Kubernetes Multi-cluster Management and Application Deployment in Hybrid Cloud

This post introduces the development of Kubernetes multi-cluster management and existing multi-cluster solutions. It also shares how KubeSphere distributes and deploys applications in a unified manner using KubeFed in hybrid cloud for the purpose of achieving cross-region high availability and disaster recovery. Finally, it discusses the possibility of decentralized multi-cluster architecture.

Before initiating KubeSphere v3.0, we made a survey in the community and found that most of the users called for multi-cluster management and application deployment in different cloud environments. To meet users' needs, we added the multi-cluster management feature in KubeSphere v3.0.

Kubernetes Architecture in a Single Cluster

Kubernetes consists of the master and worker nodes. On the master node, the API server processes API requests, Controller Manager takes charge of starting multiple controllers and consistently coordinating the transition of declarative APIs from spec to status, Scheduler is used to schedule Pods, and etcd stores data of clusters. The worker nodes are mainly responsible for starting Pods.

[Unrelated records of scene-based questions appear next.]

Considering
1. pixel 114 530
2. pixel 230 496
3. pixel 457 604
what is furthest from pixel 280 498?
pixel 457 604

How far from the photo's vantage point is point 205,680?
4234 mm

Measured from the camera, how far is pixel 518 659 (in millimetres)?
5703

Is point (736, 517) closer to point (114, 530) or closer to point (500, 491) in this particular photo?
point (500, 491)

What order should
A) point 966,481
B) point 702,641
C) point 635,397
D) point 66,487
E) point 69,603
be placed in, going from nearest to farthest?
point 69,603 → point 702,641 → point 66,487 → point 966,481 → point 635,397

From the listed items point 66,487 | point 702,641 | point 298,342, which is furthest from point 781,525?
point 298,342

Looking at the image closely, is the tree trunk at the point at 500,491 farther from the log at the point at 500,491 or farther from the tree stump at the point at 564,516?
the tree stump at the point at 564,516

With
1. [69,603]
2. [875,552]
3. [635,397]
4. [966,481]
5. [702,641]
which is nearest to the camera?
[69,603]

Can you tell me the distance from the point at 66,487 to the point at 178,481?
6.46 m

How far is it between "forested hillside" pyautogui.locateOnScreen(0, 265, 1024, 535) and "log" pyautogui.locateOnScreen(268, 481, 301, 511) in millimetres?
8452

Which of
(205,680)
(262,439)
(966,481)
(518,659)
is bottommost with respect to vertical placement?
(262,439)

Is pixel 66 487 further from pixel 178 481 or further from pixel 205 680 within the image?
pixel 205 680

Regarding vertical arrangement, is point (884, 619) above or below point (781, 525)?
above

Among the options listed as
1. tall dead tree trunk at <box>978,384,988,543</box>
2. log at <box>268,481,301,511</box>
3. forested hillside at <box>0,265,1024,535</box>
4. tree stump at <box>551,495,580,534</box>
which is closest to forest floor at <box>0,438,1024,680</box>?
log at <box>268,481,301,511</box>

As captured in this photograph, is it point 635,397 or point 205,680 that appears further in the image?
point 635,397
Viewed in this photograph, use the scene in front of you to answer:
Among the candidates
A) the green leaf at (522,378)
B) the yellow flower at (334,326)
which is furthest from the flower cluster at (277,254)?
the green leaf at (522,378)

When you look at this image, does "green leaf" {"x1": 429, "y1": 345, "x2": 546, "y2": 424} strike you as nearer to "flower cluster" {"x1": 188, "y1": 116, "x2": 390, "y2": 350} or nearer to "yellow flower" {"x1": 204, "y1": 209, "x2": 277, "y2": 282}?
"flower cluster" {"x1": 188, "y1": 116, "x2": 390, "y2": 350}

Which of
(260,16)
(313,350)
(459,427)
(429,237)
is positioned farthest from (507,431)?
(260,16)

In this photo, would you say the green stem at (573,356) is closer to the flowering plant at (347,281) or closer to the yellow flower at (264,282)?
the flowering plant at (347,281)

Enterprises have the following expectations, which cannot be met by a single cluster:

Physical isolation: Despite the fact that Kubernetes supports isolation by namespace, and you can set the CPU and memory usage of each namespace, and also use the network policy to configure network connectivity among namespaces, enterprises still need a completely isolated physical environment to make sure that services are independent from each other.
Hybrid cloud: To reduce the cost, enterprises expect a package of public cloud providers and private cloud solutions to prevent vendor lock-in.
Multi-site high availability for applications: To make sure that applications still work properly even though an electricity power outage occurs in a region, enterprises expect to deploy multiple replicas in clusters in different regions.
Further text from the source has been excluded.